Pierre n’insista pas, et ils arrivèrent chez la Mère au bout de quelques instants. L’auberge était située sur la rive gauche de la Loire, dans le faubourg que le fleuve sépare de la ville. Elle était toujours propre et bien tenue comme de coutume, et les deux amis reconnurent la servante et le chien de la maison. Mais l’hôte ne vint pas comme de coutume au-devant d’eux pour les embrasser fraternellement. – Où donc est l’ami Savinien ? demanda le jeune Amaury d’une voix mal assurée. La servante lui fit un signe comme pour lui couper la parole, et lui montra une petite fille qui disait sa prière au coin du feu, et qui, sur le point de s’aller coucher, avait déjà sa petite coiffe de nuit. Amaury crut que la servante l’engageait à ne pas troubler la prière de l’enfant, il se pencha sur la petite Manette, et effleura de ses lèvres, avec précaution, les grosses boucles de cheveux bruns qui s’échappaient de son béguin piqué. Pierre commençait à deviner le secret du Corinthien en voyant la tendresse pleine d’amertume avec laquelle il regardait cette enfant.

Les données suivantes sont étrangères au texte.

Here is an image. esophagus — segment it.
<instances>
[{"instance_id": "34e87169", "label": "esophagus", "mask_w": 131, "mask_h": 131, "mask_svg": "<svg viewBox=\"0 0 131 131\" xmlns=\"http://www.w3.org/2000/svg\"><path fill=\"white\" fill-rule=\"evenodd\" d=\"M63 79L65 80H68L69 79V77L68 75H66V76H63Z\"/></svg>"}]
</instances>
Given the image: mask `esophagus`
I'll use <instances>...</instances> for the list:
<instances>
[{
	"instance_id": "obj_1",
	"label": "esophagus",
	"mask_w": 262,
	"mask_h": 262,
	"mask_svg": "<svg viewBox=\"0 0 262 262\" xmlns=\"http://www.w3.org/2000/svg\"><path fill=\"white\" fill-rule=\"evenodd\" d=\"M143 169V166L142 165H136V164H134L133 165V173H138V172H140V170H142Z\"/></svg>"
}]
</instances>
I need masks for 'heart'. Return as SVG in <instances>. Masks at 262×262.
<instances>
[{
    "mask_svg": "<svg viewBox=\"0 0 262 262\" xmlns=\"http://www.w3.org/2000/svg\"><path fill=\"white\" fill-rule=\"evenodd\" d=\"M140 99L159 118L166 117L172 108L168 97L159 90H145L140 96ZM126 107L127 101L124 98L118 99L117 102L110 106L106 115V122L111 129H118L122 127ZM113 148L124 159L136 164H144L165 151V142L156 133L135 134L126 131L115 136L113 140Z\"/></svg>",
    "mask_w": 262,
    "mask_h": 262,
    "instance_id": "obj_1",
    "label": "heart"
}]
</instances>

– Monsieur Villepreux, dit la servante à voix basse en attirant Pierre Huguenin à quelque distance, il ne faut pas que vous parliez de notre défunt maître devant la petite : ça la fait toujours pleurer, pauvre chère âme ! Nous avons enterré monsieur Savinien il n’y a pas plus de quinze jours. Notre maîtresse en a bien du chagrin.
À peine avait-elle dit ces mots qu’une porte s’ouvrit, et la veuve de Savinien, celle qu’on appelait la Mère, parut en deuil et en cornette de veuve. C’était une femme d’environ vingt-huit ans, belle comme une Vierge de Raphaël, avec la même régularité de traits et la même expression de douceur calme et noble. Les traces d’une douleur récente et profonde étaient pourtant sur son visage, et ne le rendaient que plus touchant ; car il y avait aussi dans son regard le sentiment d’une force évangélique.
Elle portait son second enfant dans ses bras, à demi déshabillé et déjà endormi, un gros garçon blond comme l’ambre, frais comme le matin. D’abord elle ne vit que Pierre Huguenin, sur lequel se projetait la lumière de la lampe.
– Mon fils Villepreux, s’écria-t-elle avec un sourire affectueux et mélancolique, soyez le bienvenu, et comme toujours le bien-aimé. Hélas ! vous n’avez plus qu’une Mère ! votre père Savinien est dans le ciel avec le bon Dieu.
À cette voix le Corinthien s’était vivement retourné ; à ces paroles un cri partit du fond de sa poitrine.
– Savinien mort ! s’écria-t-il ; Savinienne veuve par conséquent !
Et il se laissa tomber sur une chaise.
À cette voix, à ces paroles, le calme résigné de la Savinienne se changea en une émotion si forte, que, pour ne pas laisser tomber son enfant, elle le mit dans les bras de Pierre Huguenin. Elle fit un pas vers le Corinthien ; puis elle resta confuse, éperdue ; et le Corinthien, qui se levait pour s’élancer vers elle, retomba sur sa chaise et cacha son visage dans les cheveux de la petite Manette, qui, agenouillée entre ses jambes, venait d’éclater en sanglots au seul nom de son père.
La Mère reprit alors sa présence d’esprit ; et, venant à lui, elle lui dit avec dignité : – Voyez la douleur de cette enfant. Elle a perdu un bon père ; et vous, Corinthien, vous avez perdu un bon ami.
– Nous le pleurerons ensemble, dit Amaury sans oser la regarder ni prendre la main qu’elle lui tendait.
– Non pas ensemble, répondit la Savinienne en baissant la voix ; mais je vous estime trop pour penser que vous ne le regretterez pas.
En ce moment la porte de l’arrière-salle s’ouvrit, et Pierre vit une trentaine de compagnons attablés.